In reflecting on the problems of the Bush Administration, a thoughtful person might ask "What has contributed to the errors in judgment which have lead to this terrible war in Iraq, the huge national deficit, the increasing inequality of the rich and poor, the national shame of the bungling of helping our own citizens in New Orleans after Katrina, the stripping away of civil liberties, the promotion of rendition and torture, the increased divisiveness which has lead to the character assassinations of public servants and discrimination against gays, the corruption of the Department of Justice, the corporate take over of the FCC and our media, the anti-science policies of the FDA and Health and Human Services, the terrible mess created in our educational system by No Child Left Behind, the lack of health insurance for over 46 million Americans, the loss of our Middle Class, the planetary threat of global warming on our environment due to carbon dioxide emissions, and our continued dependence on foreign oil and lack of alternative fuel supply and better gas mileage here at home?

Could it be that President Bush's reliance on his faith rather than on rational thought to develop policy for the management of complex issues be the cause? In our next elections perhaps voters should consider the fundamental beliefs of candidates as a means of discerning their competence to manage complex issues in a rational, effective way based on knowledge, wisdom, and good judgment. The failure of our current policies is based on a failure of leadership, and that failure of leadership is based on the failure of the leader to have a framework for decision making that is based on the scientific understanding of the world rather than superstitious theological beliefs.

It would be appropriate to expect that in the 21st century we have leaders whose cosmology is based on scientific understanding and not on irrational beliefs. Jacob Weisberg had some interesting comments in his article in the March-April, 2007 issue of The Humanist entitled "A Mormon President?"

"Others, myself included, would not, under most imaginable circumstances, vote for a fanatic or fundamentalist - a Hassidic Jew who regards Rabbi Menachem Schneerson as the Messiah, a Christian literalist who thinks that Earth is less than 7,000 years old, or a Scientologist who thinks it is haunted by souls of space aliens sent by the evil lord Xenu. Such views are disqualifying because they're dogmatic, irrational, and absurd. By holding them, one indicates a basic failure to think for oneself or see the world as it is. By the same token, I wouldn't vote for someone who truly believed in the founding whoppers of Mormonism.

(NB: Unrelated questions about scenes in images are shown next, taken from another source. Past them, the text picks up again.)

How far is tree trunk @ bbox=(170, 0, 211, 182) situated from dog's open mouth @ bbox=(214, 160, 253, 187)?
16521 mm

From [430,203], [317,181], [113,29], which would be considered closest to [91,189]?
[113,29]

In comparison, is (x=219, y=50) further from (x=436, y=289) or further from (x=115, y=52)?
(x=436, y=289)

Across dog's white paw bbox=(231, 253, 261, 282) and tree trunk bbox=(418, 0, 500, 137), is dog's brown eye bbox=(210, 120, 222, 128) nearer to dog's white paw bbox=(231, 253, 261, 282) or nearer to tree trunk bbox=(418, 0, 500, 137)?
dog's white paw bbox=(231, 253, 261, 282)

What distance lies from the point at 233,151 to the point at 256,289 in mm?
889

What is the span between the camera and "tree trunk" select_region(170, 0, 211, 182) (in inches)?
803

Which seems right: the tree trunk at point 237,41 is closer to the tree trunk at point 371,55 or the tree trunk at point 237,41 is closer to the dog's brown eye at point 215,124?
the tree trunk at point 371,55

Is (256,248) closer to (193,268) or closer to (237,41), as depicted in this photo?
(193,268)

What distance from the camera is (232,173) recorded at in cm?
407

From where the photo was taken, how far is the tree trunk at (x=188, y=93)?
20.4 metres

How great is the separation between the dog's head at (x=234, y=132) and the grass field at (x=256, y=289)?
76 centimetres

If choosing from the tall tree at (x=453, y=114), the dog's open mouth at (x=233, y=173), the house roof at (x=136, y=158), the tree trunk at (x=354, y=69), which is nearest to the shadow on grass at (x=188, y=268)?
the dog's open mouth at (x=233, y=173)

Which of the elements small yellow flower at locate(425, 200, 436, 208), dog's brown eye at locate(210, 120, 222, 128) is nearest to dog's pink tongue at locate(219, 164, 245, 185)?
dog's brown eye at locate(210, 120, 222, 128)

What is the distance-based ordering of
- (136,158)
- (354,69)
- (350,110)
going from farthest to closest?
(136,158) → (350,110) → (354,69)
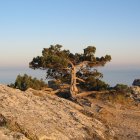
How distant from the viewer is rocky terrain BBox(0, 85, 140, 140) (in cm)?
1819

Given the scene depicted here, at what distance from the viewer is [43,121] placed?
66.2 feet

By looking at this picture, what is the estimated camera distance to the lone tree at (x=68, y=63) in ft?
143

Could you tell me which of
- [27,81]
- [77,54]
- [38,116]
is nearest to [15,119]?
[38,116]

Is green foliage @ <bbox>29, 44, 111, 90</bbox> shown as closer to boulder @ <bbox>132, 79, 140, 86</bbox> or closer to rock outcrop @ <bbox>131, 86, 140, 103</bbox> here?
rock outcrop @ <bbox>131, 86, 140, 103</bbox>

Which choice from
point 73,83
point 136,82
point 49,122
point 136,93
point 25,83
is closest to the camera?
point 49,122

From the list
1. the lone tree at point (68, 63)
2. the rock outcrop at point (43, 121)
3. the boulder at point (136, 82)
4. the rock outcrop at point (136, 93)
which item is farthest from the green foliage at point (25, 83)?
the boulder at point (136, 82)

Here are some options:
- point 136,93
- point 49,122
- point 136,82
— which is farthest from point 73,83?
point 49,122

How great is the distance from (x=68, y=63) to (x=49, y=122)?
24.8 m

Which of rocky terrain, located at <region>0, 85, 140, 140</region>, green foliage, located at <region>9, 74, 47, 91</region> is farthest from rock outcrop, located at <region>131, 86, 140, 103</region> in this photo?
rocky terrain, located at <region>0, 85, 140, 140</region>

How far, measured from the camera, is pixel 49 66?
44.2 meters

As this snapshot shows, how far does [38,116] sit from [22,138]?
3.87m

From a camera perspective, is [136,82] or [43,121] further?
[136,82]

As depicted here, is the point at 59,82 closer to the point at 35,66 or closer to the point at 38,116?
the point at 35,66

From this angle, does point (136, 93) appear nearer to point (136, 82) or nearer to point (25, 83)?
point (136, 82)
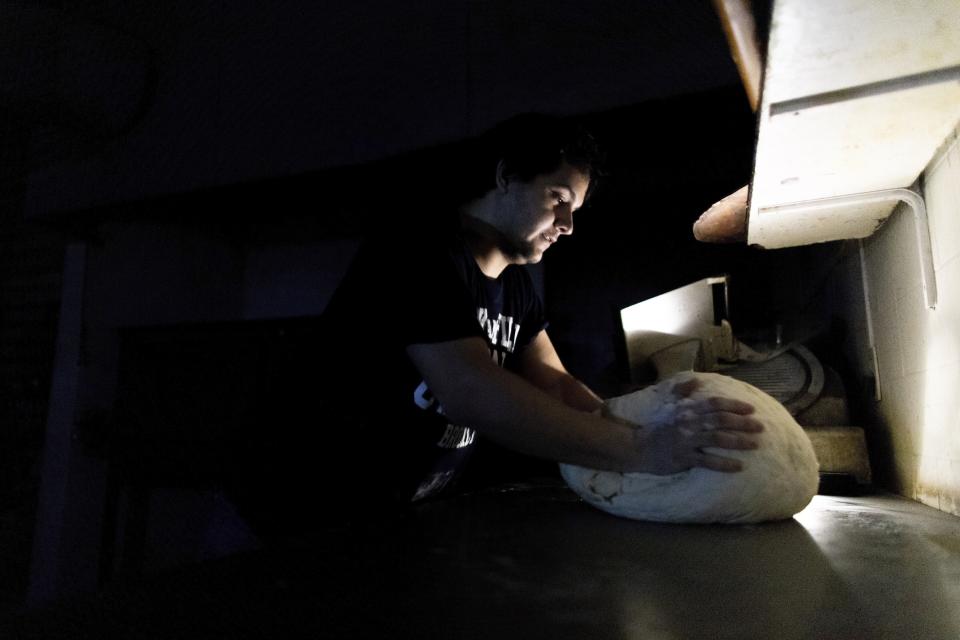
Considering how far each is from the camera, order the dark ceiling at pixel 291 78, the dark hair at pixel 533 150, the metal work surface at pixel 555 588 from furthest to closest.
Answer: the dark ceiling at pixel 291 78
the dark hair at pixel 533 150
the metal work surface at pixel 555 588

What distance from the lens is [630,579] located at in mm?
601

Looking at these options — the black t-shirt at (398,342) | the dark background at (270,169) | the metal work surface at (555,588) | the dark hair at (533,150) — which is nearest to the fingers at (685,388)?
the metal work surface at (555,588)

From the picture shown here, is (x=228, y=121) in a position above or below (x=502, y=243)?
above

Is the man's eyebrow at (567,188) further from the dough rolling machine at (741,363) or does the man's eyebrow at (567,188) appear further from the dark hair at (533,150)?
the dough rolling machine at (741,363)

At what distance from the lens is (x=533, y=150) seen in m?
1.16

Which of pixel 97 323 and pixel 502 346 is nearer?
pixel 502 346

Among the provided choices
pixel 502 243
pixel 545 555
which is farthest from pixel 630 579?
pixel 502 243

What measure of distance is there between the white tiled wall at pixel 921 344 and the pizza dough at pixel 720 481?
9.5 inches

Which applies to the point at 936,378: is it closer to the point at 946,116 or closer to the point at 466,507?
A: the point at 946,116

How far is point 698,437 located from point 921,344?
54 centimetres

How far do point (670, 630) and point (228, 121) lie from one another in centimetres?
291

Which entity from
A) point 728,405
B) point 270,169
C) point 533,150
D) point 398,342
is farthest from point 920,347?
point 270,169

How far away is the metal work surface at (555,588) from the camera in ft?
1.48

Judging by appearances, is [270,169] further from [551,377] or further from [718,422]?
[718,422]
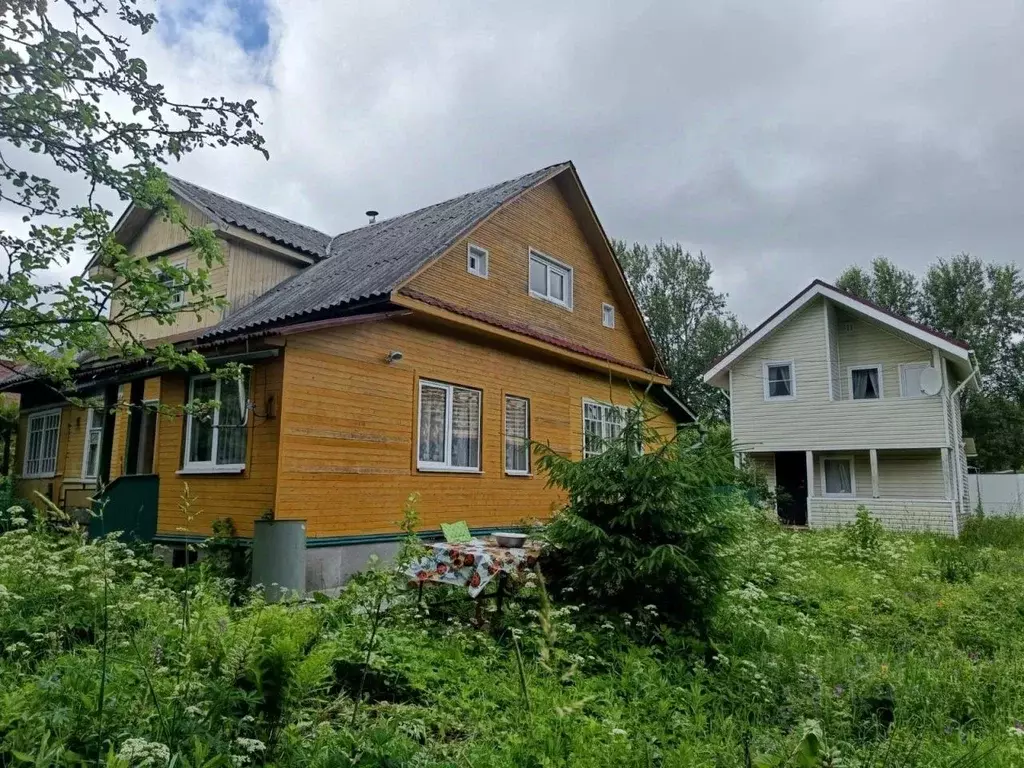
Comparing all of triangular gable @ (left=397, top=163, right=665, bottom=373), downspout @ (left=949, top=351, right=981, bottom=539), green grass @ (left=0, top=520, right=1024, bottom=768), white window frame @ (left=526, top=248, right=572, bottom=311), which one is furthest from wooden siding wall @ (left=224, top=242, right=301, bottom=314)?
downspout @ (left=949, top=351, right=981, bottom=539)

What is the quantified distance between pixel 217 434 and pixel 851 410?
1732 centimetres

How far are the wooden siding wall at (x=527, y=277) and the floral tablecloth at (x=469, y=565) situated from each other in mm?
5453

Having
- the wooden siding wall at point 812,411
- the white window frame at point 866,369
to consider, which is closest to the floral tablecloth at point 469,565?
the wooden siding wall at point 812,411

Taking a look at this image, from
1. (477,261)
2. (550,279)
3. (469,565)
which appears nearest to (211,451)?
(469,565)

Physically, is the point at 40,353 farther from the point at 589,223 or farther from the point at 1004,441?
the point at 1004,441

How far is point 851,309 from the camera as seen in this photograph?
19000 millimetres

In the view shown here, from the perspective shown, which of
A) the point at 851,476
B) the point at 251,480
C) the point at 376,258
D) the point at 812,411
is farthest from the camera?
the point at 851,476

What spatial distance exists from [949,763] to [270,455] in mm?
7244

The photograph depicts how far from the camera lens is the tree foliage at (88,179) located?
176 inches

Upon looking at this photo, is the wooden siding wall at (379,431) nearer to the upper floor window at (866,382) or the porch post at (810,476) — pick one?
the porch post at (810,476)

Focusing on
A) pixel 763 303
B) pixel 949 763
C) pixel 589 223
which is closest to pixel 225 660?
pixel 949 763

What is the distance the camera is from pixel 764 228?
35500mm

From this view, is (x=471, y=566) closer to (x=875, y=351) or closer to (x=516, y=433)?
(x=516, y=433)

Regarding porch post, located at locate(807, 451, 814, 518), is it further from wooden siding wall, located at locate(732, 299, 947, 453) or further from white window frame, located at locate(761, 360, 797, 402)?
white window frame, located at locate(761, 360, 797, 402)
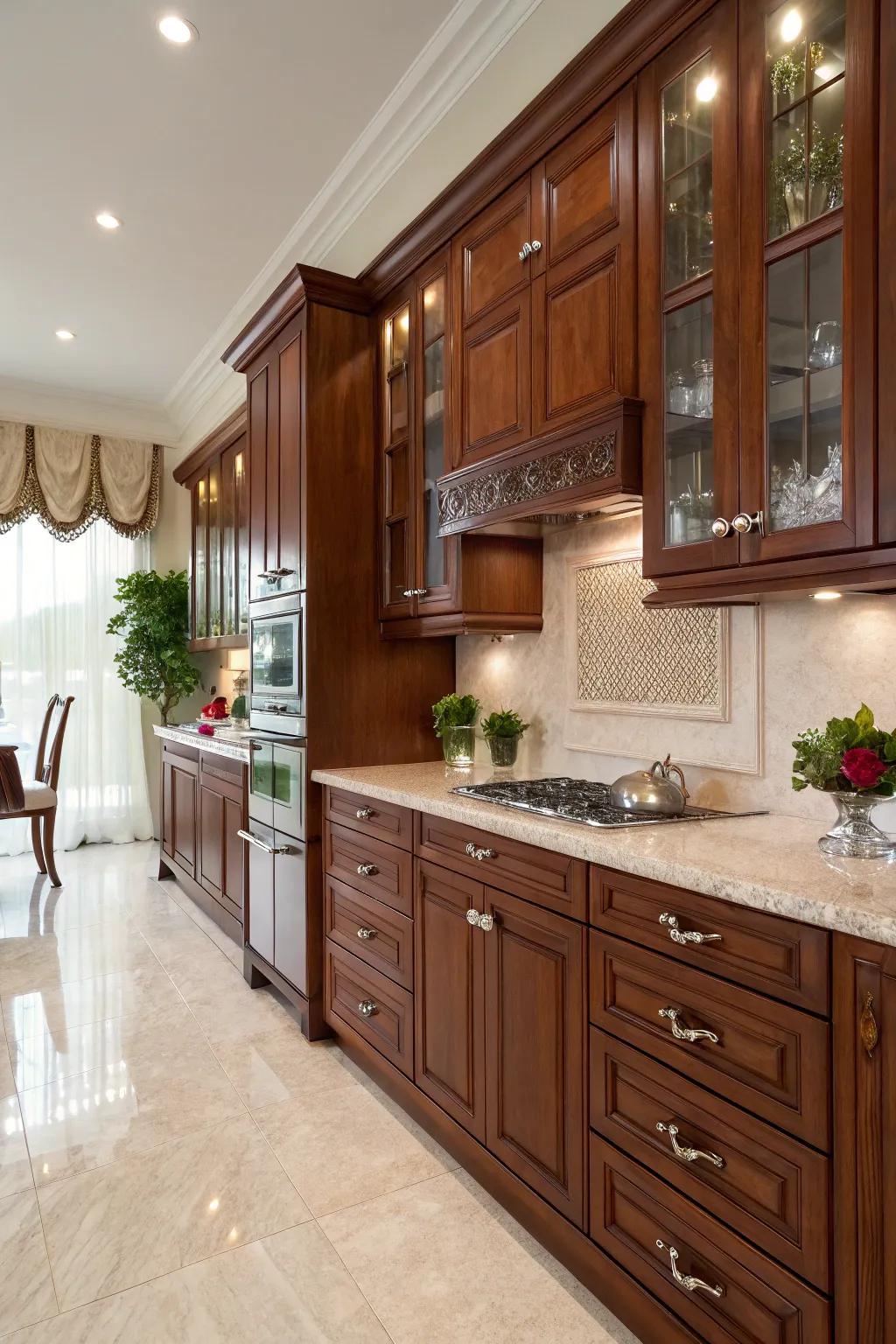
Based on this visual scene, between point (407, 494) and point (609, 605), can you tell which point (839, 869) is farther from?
point (407, 494)

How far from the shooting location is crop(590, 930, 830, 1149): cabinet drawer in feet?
3.88

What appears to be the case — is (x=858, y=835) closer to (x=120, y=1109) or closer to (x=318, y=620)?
(x=318, y=620)

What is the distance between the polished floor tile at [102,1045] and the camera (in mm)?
2670

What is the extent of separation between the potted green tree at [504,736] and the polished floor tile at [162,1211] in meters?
1.33

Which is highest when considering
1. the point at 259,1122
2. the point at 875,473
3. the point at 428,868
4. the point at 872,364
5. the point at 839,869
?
the point at 872,364

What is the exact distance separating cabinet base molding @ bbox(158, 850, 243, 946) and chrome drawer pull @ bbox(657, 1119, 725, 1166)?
2591 millimetres

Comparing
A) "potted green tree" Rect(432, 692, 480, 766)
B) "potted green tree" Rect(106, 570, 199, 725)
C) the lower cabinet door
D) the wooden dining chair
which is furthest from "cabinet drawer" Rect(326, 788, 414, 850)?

... Romney has every right to believe in con men, but I want to know if he does, and if so, I don't want him running the country."

Jacob Weisberg

Of course, a similar analysis can be of George W. Bush since he has stated that God has ordained that he be President, and the Christian right have been identified as his base. The rise of Christian Nationalism is a serious threat to our democracy and has very serious ramifications for stem cell research, reproductive rights, euthansia, militarism, discrimination based on biblical beliefs rather than democratic ideals, education such as teaching of creationism rather than science in schools, and separation of church and state.